In order to combat dangerous living conditions in apartments under rent control, Curran says the state could require regular inspections.

“The larger toolbox to create a supply of affordable housing … would be rent control coupled with proactive housing inspections, so that every apartment would be inspected every five years,” Curran said. “That way you know that there are safe conditions and also just cause for evictions. There has to be a reason for evicting a tenant, not just that the landlord wants to do it – which is currently true in Chicago.”

Sander also says Chicago is generally an affordable city to live in, compared to other major cities.

“Chicago overall has a relatively modest price of housing,” Sander said. “Chicago was the only metropolitan area where the average expenditure on rent was less than 20 percent of income.”

According to Curran, to afford an average two bedroom apartment in Chicago, one would have to make $75,000  per year. In an American Community Survey of Chicago salaries completed in 2016 by the U.S. Census Bureau, the average yearly salary in Chicago was $66,020.

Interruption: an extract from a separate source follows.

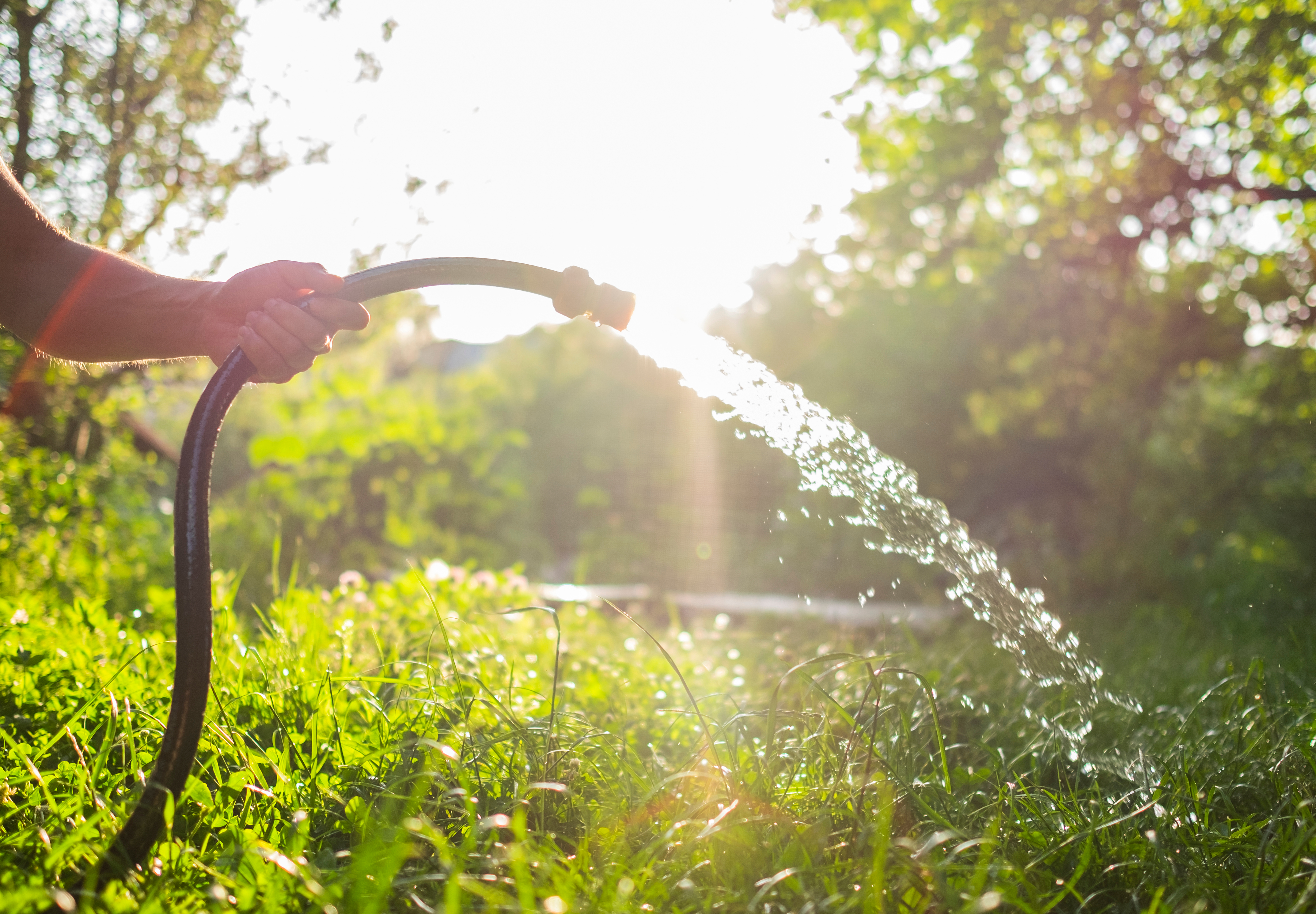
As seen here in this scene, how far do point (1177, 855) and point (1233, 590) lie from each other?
20.8ft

While Sander understands the economic argument against rent regulation, he also had to move from Lincoln Park once prices began to climb quickly.

“When I first moved to Chicago, I came to Lincoln Park, but rent was going up 50 percent a year so I moved,” Sander said. “Lincoln Park used to be more mixed-income than it is (today) and there has been a push to reduce zoning to keep multi-family units in Lincoln Park.”

Sander says his niece also lives in an area where rent has the potential to skyrocket.

“One of my nieces lives in the West Loop,” Sander said. “It’s getting gentrified, but it’s really low rent right now and they give her a lease month by month, so they can get rid of her very easily.”

According to Sander, there are ways other than rent control to provide affordable housing to people who have low-incomes or are financially burdened.

“There could be ways of increasing housing supplies for people with modest income, or the state could provide rent supplement programs for people who cannot make their rent,” Sander said.